Role of tuft cells in the airway: Tuft cells are rare, specialized chemosensory epithelial cells that reside in most hollow organs in mice, and have been increasingly described in diverse epithelial tissues in humans. While their role in orchestrating Type 2 immune responses in the mouse intestine is now accepted, their roles in other tissues such as the airway remain incompletely characterized. We are studying how tuft cells differentiate, expand in number, and become activated during immune responses, and how this activation impacts other nearby immune, stromal and epithelial cells.

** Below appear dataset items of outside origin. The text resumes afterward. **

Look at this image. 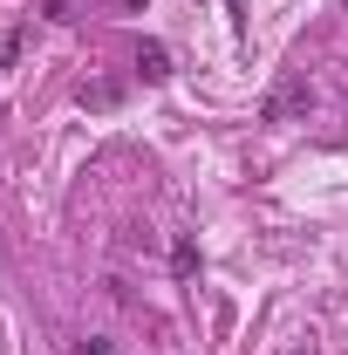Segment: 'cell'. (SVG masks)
<instances>
[{"label":"cell","mask_w":348,"mask_h":355,"mask_svg":"<svg viewBox=\"0 0 348 355\" xmlns=\"http://www.w3.org/2000/svg\"><path fill=\"white\" fill-rule=\"evenodd\" d=\"M171 273H177V280L198 273V246H191V239H177V246H171Z\"/></svg>","instance_id":"cell-3"},{"label":"cell","mask_w":348,"mask_h":355,"mask_svg":"<svg viewBox=\"0 0 348 355\" xmlns=\"http://www.w3.org/2000/svg\"><path fill=\"white\" fill-rule=\"evenodd\" d=\"M307 103H314V89H307V76H287V83H280L273 96H266V110H260V116H266V123H287V116H301Z\"/></svg>","instance_id":"cell-1"},{"label":"cell","mask_w":348,"mask_h":355,"mask_svg":"<svg viewBox=\"0 0 348 355\" xmlns=\"http://www.w3.org/2000/svg\"><path fill=\"white\" fill-rule=\"evenodd\" d=\"M294 355H314V342H307V349H294Z\"/></svg>","instance_id":"cell-7"},{"label":"cell","mask_w":348,"mask_h":355,"mask_svg":"<svg viewBox=\"0 0 348 355\" xmlns=\"http://www.w3.org/2000/svg\"><path fill=\"white\" fill-rule=\"evenodd\" d=\"M76 96H82L89 110H110V103H116V83H82Z\"/></svg>","instance_id":"cell-4"},{"label":"cell","mask_w":348,"mask_h":355,"mask_svg":"<svg viewBox=\"0 0 348 355\" xmlns=\"http://www.w3.org/2000/svg\"><path fill=\"white\" fill-rule=\"evenodd\" d=\"M21 42H28L21 28H14V35H0V62H14V55H21Z\"/></svg>","instance_id":"cell-5"},{"label":"cell","mask_w":348,"mask_h":355,"mask_svg":"<svg viewBox=\"0 0 348 355\" xmlns=\"http://www.w3.org/2000/svg\"><path fill=\"white\" fill-rule=\"evenodd\" d=\"M82 355H116V349H110V335H89V342H82Z\"/></svg>","instance_id":"cell-6"},{"label":"cell","mask_w":348,"mask_h":355,"mask_svg":"<svg viewBox=\"0 0 348 355\" xmlns=\"http://www.w3.org/2000/svg\"><path fill=\"white\" fill-rule=\"evenodd\" d=\"M137 76H143V83H164V76H171V48L143 42V48H137Z\"/></svg>","instance_id":"cell-2"}]
</instances>
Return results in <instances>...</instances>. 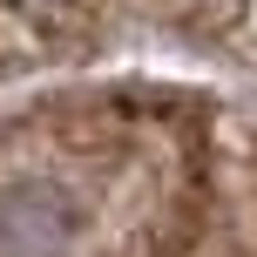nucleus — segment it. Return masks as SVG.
Wrapping results in <instances>:
<instances>
[{
	"label": "nucleus",
	"mask_w": 257,
	"mask_h": 257,
	"mask_svg": "<svg viewBox=\"0 0 257 257\" xmlns=\"http://www.w3.org/2000/svg\"><path fill=\"white\" fill-rule=\"evenodd\" d=\"M0 257H257V115L190 88L7 108Z\"/></svg>",
	"instance_id": "1"
}]
</instances>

Airway epithelial behavior and remodeling in response to eicosanoids: In collaboration with the Gordon lab, we recently found that prostaglandin E2 (PGE2) induces EP4- and CFTR-dependent fluid shifts in airway epithelial cells, which in turn accelerates mucociliary movement. We also found that given acutely, PGE2 can activate a transcriptional program in airway epithelial cells. We are exploring the effects of this function and transcriptional activation, as well as the effects of chronic PGE2 or other eicosanoid stimulation on airway epithelial behavior. These studies will help us understand how these short-lived but potent soluble mediators of inflammation modulate epithelial behavior during allergic or other inflammatory responses.
Function and behavior of type 2 innate lymphocytes (ILC2s): In collaboration with the Ricardo-Gonzalez and Locksley labs, we are examining how ILC2 niches are defined, how ILC2s interact with parenchymal cells, what factors contribute to innate memory in ILC2s, and how such memory impacts later immune challenges.